Growing up I remember witnessing various forms of bullying at school. Throughout elementary school there was always a “bully” in every classroom. Back then, long before social media, the kids who were targeted at school got some respite when the bell rang. A few of those “victims” were my friends and I recall the lasting impacts on their self-esteem. Fast-forward 30 years and bullying has only escalated. With the addition of social media, targeted kids have nowhere to hide.

I am writing today as a parent of three. I would like to preface this by saying that my children have a solid support system at home…but not everyone does.

My re-introduction to bullying started with my oldest son at three years old. THREE. And continued on to my younger ones when they entered Junior Kindergarten some years later. I feel sick to my stomach when my children came home from school – a place they should love at their ages – in tears. We have raised our children to be kind to others, to express their emotions and help their friends. Unfortunately, these traits have made them into easy targets for bullying. I’ve seen name-calling, verbal and physical attacks. These “incidents” are dealt with as they arise but the effects run deep. The scars that these incidents have left on my children are long-lasting. I am certain that my youngest daughter will never be able to erase the marks on her (figuratively and literally, as she will always have a physical scar from one incident).

Bullying is a word that is not given enough weight.

It is harmful. It is scarring. It is traumatizing.

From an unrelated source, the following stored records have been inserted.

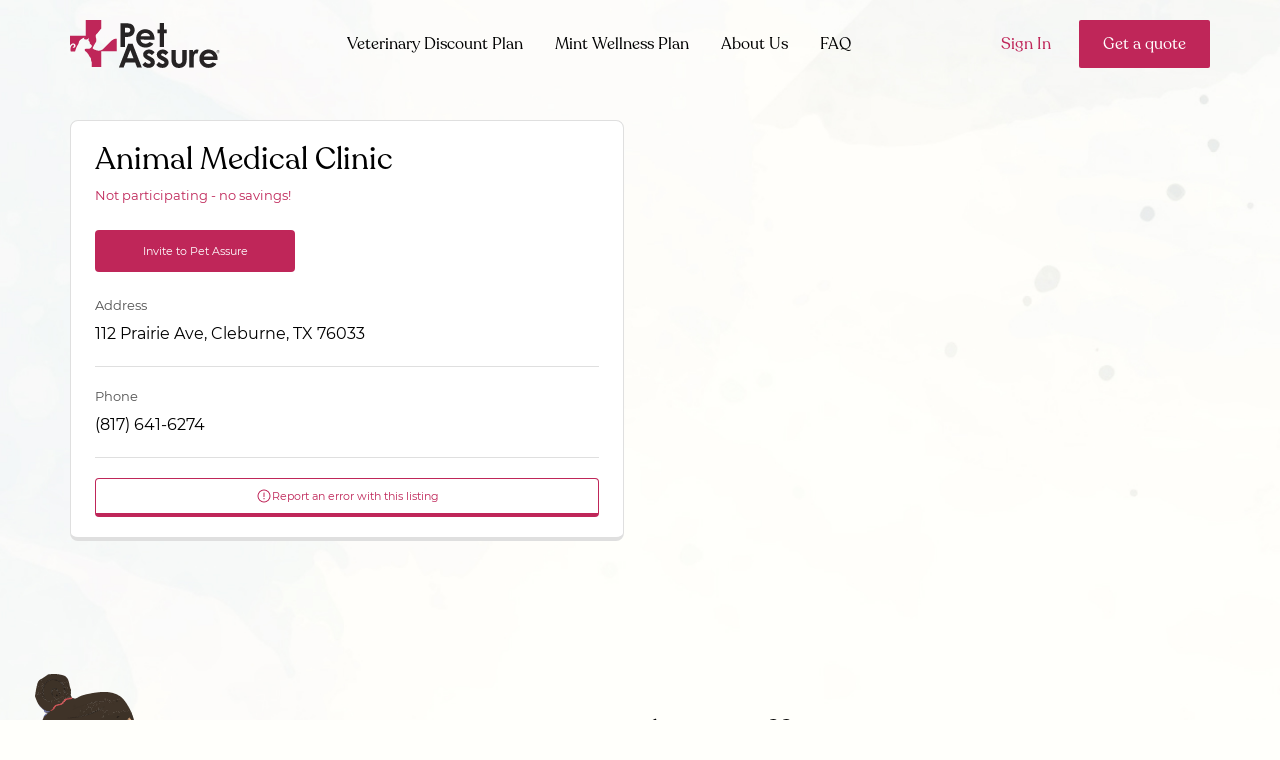

--- FILE ---
content_type: text/html; charset=utf-8
request_url: https://www.petassure.com/nearby-participating-practices/?latitude=32.3456499&longitude=-97.39305
body_size: 3375
content:



    <div class="search__results__wrap f-col f-col-sml-12 f-col-lrg-6 f-col-xlrg-4">
        <div class="search__marker">
            <img class="template-image" src="/Content/Themes/PetAssure/img/map/PA-contracted.svg">
        </div>
        <div class="group">
            <div class="search__address">
                <span>Participating Veterinarian</span>
            </div>
            <h3 class="search__title">
                <a class="search__title__link contracted" href="/practices/rice-animal-hospital/">
                    V.E.T. Care Hospital Burleson
                </a>
            </h3>
            <div class="search__address">
                <div>
                    108 NE Wilshire Boulevard, Burleson, TX 76028
                </div>
                    <div>
                        <button onclick="submitPracticeErrorForm(this);" data-practice-id="02518ed5-8580-4ae5-b320-a8ea0016817e" class="search__btn spc--top--xsml vetAnalytics"><i class="icon icon--sml icon--inline--sml icon-report-error"></i> <span>Report an error with this listing</span></button>
                    </div>
            </div>
        </div>
    </div>
    <div class="search__results__wrap f-col f-col-sml-12 f-col-lrg-6 f-col-xlrg-4">
        <div class="search__marker">
            <img class="template-image" src="/Content/Themes/PetAssure/img/map/PA-contracted.svg">
        </div>
        <div class="group">
            <div class="search__address">
                <span>Participating Veterinarian</span>
            </div>
            <h3 class="search__title">
                <a class="search__title__link contracted" href="/practices/v-e-t-care-hospital-and-pet-resort/">
                    V.E.T. Care Hospital and Pet Resort
                </a>
            </h3>
            <div class="search__address">
                <div>
                    108 NE Wilshire Blvd, Burleson, TX 76028
                </div>
                    <div>
                        <button onclick="submitPracticeErrorForm(this);" data-practice-id="1a43639a-94a5-4829-9b0e-a8ea0019a69b" class="search__btn spc--top--xsml vetAnalytics"><i class="icon icon--sml icon--inline--sml icon-report-error"></i> <span>Report an error with this listing</span></button>
                    </div>
            </div>
        </div>
    </div>
    <div class="search__results__wrap f-col f-col-sml-12 f-col-lrg-6 f-col-xlrg-4">
        <div class="search__marker">
            <img class="template-image" src="/Content/Themes/PetAssure/img/map/PA-contracted.svg">
        </div>
        <div class="group">
            <div class="search__address">
                <span>Participating Veterinarian</span>
            </div>
            <h3 class="search__title">
                <a class="search__title__link contracted" href="/practices/acton-animal-hospital2/">
                    Acton Animal Hospital
                </a>
            </h3>
            <div class="search__address">
                <div>
                    2900 Fall Creek Hwy, Granbury, TX 76049
                </div>
                    <div>
                        <button onclick="submitPracticeErrorForm(this);" data-practice-id="40751f4d-f713-4920-b8ac-a8ea001988c6" class="search__btn spc--top--xsml vetAnalytics"><i class="icon icon--sml icon--inline--sml icon-report-error"></i> <span>Report an error with this listing</span></button>
                    </div>
            </div>
        </div>
    </div>



And as adults, we need to do more to protect our most vulnerable.

“Bullying is classified as an Adverse Childhood Experience or ACE. ACEs are potentially traumatic events that can have negative, lasting effects on a person. For children and youth in situations of prolonged and repeated abuse – like bullying and cyberbullying – the impact can affect their development, the way they interact with others, and how they perform in school. It may also affect mental and physical health.” (

Kids who have been bullied, on average, are at a much higher risk for health issues due to negative coping behaviors to ease emotional pain – like substance use and self-injury. We also know that bullying can cause anxiety, depression, or other mental health concerns that may be treated with medications, even as these drugs can also affect overall health or cause other symptoms or side effects.

Bullies prey on vulnerable kids who have a hard time standing up for themselves. Kids like mine. Studies in Canada show that it happens every seven minutes on the playground and about every 25 minutes in the classroom. Bullying effects everyone – from the hunter to the prey and everyone in between – and can have long-term physical and psychological consequences.

Some side-effects I have personally seen in my children include:

  • Withdrawal from the activities they used to love
  • Stomach aches and headaches
  • Panic attacks, anxiety, depression
  • Feelings of worthlessness

When I think back to those events in my youth, I can only imagine where some of those kids are now. Some I know still live in that neighborhood, some are struggling with addiction, I even know a few who didn’t make it to their 30’s.

Those early life events have led me on the path to where I am today. They helped me choose to work for an organization like United Way, that supports families and kids like those I went to school with. I knew from a young age I wanted to help people and I am proud to work for an organization that does just that.

One of the ways that United Way helps disadvantaged youth and children is through various mentorship programs. Did you know mentoring youth can help heal the effects of these adverse childhood experiences (ACE) and reverse the negative effects on brain development and learning caused by trauma and toxic stress? Mentors can often help identify early symptoms of bullying and end it. Simple activities with a mentee like throwing a baseball can help to rebuild connections in the brain that may have been impacted by ACEs. Mentors also help youth feel a sense of belonging and can act as a first line of defense against adverse experiences.

If I can leave you with one takeaway from reading this, it would be to teach our children to stand up for themselves and each other and to always provide a safe space to talk about anything that makes them uncomfortable.